## PROBLEM
Pick out each line in the data below that contains the word "which", and copy those lines unchanged.
------ INPUT ROWS ------
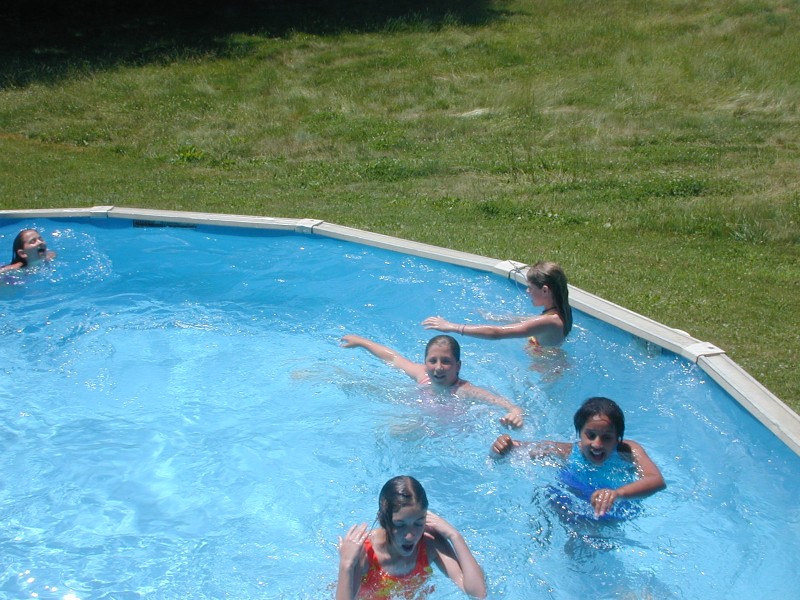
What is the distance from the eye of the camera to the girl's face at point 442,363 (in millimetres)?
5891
------
------ INPUT ROWS ------
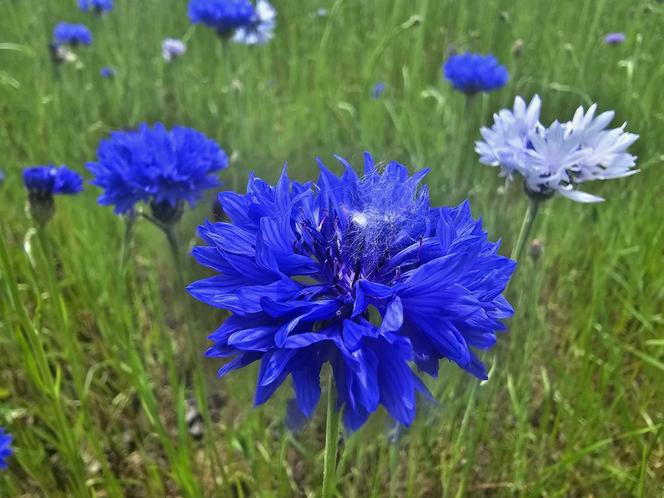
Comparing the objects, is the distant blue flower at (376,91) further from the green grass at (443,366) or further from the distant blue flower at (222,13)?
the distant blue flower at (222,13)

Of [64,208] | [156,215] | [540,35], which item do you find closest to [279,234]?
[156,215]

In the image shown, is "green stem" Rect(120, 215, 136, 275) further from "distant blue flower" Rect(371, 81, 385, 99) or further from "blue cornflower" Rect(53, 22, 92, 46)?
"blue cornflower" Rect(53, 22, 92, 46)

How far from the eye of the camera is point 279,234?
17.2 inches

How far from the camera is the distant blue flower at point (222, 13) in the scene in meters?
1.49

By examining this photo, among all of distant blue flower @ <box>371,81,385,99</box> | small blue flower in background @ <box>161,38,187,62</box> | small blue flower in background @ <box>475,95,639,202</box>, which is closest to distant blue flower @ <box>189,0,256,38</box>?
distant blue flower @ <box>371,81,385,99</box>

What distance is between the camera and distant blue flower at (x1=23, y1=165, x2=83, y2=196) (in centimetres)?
------
------ INPUT ROWS ------
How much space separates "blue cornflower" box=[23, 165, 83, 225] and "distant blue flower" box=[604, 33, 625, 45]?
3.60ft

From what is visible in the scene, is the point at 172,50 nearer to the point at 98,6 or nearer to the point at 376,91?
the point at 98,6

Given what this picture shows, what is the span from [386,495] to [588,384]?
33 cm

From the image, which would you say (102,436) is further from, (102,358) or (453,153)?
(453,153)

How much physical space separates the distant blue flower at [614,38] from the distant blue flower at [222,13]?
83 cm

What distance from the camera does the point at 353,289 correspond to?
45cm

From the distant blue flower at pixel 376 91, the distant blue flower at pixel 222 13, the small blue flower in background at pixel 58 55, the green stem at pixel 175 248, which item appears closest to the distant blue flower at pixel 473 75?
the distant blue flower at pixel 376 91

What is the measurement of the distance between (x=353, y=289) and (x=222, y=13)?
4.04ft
------
## FINAL RESULT
Of [64,208] | [156,215] | [540,35], which item do you find closest to [279,234]?
By examining this photo, among all of distant blue flower @ <box>371,81,385,99</box> | small blue flower in background @ <box>161,38,187,62</box> | small blue flower in background @ <box>475,95,639,202</box>, which is closest to distant blue flower @ <box>189,0,256,38</box>?
From the image, which would you say (102,436) is further from, (102,358) or (453,153)?
From the distant blue flower at pixel 376 91, the distant blue flower at pixel 222 13, the small blue flower in background at pixel 58 55, the green stem at pixel 175 248, which item appears closest to the distant blue flower at pixel 473 75?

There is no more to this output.